Apparently, Siri use is starting to annoy people:
Nick Wingfield, Virtual Assistants Raise New Issues of Phone Etiquette
Technology executives say voice technologies are here to stay if only because they can help cellphone users be more productive.
“I don’t think the keyboard is going to go away, but it’s going to be less used,” said Martin Cooper, who developed the first portable cellular phone while at Motorola in the 1970s.
Another irritant in listening to people talk to their phones is the awareness that most everything you can do with voice commands can also be done silently. Billy Brooks, 43, was standing in line at the service department of a car dealership in Los Angeles recently, when a woman broke the silence of the room by dictating a text message into her iPhone.

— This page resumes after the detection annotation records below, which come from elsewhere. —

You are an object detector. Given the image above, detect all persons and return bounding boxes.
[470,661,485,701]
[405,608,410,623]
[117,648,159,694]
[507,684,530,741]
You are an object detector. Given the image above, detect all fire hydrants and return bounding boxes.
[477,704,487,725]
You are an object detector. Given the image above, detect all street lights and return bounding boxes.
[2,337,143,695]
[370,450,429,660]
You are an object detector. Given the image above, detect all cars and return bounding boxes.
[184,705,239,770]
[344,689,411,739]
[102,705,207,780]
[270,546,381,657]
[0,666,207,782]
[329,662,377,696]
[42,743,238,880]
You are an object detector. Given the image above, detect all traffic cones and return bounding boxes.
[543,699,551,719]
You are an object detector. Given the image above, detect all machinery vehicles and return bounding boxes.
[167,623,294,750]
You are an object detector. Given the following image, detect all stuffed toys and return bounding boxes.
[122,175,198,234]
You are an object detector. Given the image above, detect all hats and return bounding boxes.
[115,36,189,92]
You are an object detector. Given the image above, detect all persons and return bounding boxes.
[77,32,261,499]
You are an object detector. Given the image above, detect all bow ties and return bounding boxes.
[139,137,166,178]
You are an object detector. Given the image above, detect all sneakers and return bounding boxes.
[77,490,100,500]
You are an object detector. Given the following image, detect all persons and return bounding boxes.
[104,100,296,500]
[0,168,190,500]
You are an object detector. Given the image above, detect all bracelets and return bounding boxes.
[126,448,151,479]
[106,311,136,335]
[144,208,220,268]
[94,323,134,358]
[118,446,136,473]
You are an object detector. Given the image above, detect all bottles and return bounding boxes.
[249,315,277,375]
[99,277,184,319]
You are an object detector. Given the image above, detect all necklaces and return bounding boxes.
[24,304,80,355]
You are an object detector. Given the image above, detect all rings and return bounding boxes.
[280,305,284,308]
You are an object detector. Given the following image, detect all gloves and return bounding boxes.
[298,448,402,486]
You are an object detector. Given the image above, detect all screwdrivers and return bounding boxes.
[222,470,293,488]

“You’re unnecessarily annoying others at that point by not just typing out your message,” said Mr. Brooks, a visual effects artist in the film industry, adding that the woman’s behavior was “just ridiculous and kind of sad.”
[…]
People who study the behavior of cellphone users believe the awkwardness of hearing people in hotels, airports and cafes treating their phones like administrative assistants will simply fade over time.
“We’ll see an evolution of that initial irritation with it, to a New Yorker cartoon making fun of it, and then after a while it will largely be accepted by most people,” said Mr. Katz from Rutgers.
But, he predicted, “there will be a small minority of traditionalists who yearn for the good old days when people just texted in public.”
This is just the normal backlash against new technology. It will dissipate in the next few years. As my fried, Jamais Cascio says, ‘technology is everything that was invented after you turned fourteen.’